July 18, 2023

Q&A: How AI models teach themselves to learn new things

by Jan Overney, ETH Zurich

ai system — Credit: Pixabay/CC0 Public Domain

Despite their huge success, the inner workings of large language models such as OpenAI's GPT model family and Google Bard remain a mystery, even to their developers. Researchers at ETH and Google have uncovered a potential key mechanism behind their ability to learn on-the-fly and fine-tune their answers based on interactions with their users.

Johannes von Oswald is a doctoral student in the group headed by Angelika Steger, ETH Professor for Theoretical Computer Science, and researches learning algorithms for neural networks. His new paper will be presented at the International Conference on Machine Learning (ICML) in late July. It is currently available on the arXiv preprint server.

The T in GPT stands for transformers. What are transformers and why did they become so prevalent in modern AI?

Johannes von Oswald: Transformers are a particular artificial neural network architecture. It is for example used by large language models such as ChatGPT, but was put on the map in 2017 by researchers at Google, where it led to state-of-the-art performance in language translation. Intriguingly, a slightly modified version of this architecture was already developed by the AI-Pioneer Jürgen Schmidhuber back in 1991.

And what distinguishes this architecture?

Before the recent breakthrough of Transformers, different tasks, e.g., image classification and language translation, had used different model architectures that were each specialized on these specific domains. A crucial aspect that sets transformers apart from these previous AI models is that they seem to work extremely well on any kind of task. Because of their widespread use, it is important to understand how they work.

What did your research reveal?

While neural networks are generally regarded a black box that spit out output when provided with input, we showed that transformers can learn on their own to implement algorithms within their architecture. We were able to show that they can implement a classic and powerful machine learning algorithm that learns from the recent information it receives.

Can you give an example when this type of learning can occur?

You might, for instance, provide the language model with several texts and the sentiment—either positive or negative—associated with each of them. You can go on to present the model with a text it hasn't seen before, and it will predict whether it is positive or negative based on the examples you have provided.

So you're saying that the model teaches itself a technique to learn new things?

Yes, it's surprising but true. Driven simply by the pressure to improve on its training objective, namely to predict the immediate future, it develops a technique that enables it to learn from the conversations it has with its users, for example. This type of learning is what we refer to as in-context learning.

All these models get is text input. Can you describe how transformers use this minimal information to optimize their output?

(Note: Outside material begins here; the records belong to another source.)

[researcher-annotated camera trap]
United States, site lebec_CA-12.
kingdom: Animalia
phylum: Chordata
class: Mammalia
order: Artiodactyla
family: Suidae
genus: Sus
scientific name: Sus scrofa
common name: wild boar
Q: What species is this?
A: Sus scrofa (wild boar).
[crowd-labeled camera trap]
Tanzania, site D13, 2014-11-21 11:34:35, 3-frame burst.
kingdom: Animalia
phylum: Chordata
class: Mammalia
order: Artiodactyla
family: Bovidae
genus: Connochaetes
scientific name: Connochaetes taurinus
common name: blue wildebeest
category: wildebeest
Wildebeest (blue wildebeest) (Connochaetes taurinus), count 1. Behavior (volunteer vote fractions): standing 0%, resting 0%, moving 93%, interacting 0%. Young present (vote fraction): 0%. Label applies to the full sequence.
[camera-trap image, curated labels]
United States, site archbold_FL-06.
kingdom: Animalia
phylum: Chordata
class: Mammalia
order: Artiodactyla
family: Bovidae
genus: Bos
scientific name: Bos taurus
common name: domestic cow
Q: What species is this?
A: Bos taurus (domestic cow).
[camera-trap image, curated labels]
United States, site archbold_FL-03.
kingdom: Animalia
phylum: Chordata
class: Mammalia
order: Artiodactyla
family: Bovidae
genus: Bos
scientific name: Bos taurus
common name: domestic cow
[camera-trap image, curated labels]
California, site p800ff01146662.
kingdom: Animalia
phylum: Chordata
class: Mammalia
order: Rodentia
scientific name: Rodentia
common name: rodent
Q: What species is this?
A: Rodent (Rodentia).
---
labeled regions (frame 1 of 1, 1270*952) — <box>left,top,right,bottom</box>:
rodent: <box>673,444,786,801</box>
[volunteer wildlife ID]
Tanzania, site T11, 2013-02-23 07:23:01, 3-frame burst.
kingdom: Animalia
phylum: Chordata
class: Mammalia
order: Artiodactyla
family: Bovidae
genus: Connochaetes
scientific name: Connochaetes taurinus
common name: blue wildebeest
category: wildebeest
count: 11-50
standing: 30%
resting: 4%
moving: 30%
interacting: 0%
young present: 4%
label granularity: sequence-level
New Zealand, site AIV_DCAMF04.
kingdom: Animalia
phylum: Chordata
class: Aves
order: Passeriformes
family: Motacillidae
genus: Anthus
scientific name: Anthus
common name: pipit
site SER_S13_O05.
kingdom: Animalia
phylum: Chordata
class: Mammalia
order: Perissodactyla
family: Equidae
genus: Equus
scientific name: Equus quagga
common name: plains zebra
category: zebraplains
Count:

One way to achieve this—and our paper shows that it's a likely possibility—is to learn what you might call a world model that allows you to make predictions. What is interesting is that this learning takes place inside the transformer that has already been trained. Learning would normally involve changing the connections in the model's neural network. We showed that the transformer model is somehow able to simulate the same learning process within its fixed neural architecture instead.

How does this capability emerge in transformers?

We hypothesized in our paper that the transformer architecture has an inductive bias towards learning. This means that its ability to develop these learning mechanisms is implicitly built into its basic design, even before the model is trained.

GPT-3, the model behind ChatGPT, has 175 billion parameters. How do you study such a large system?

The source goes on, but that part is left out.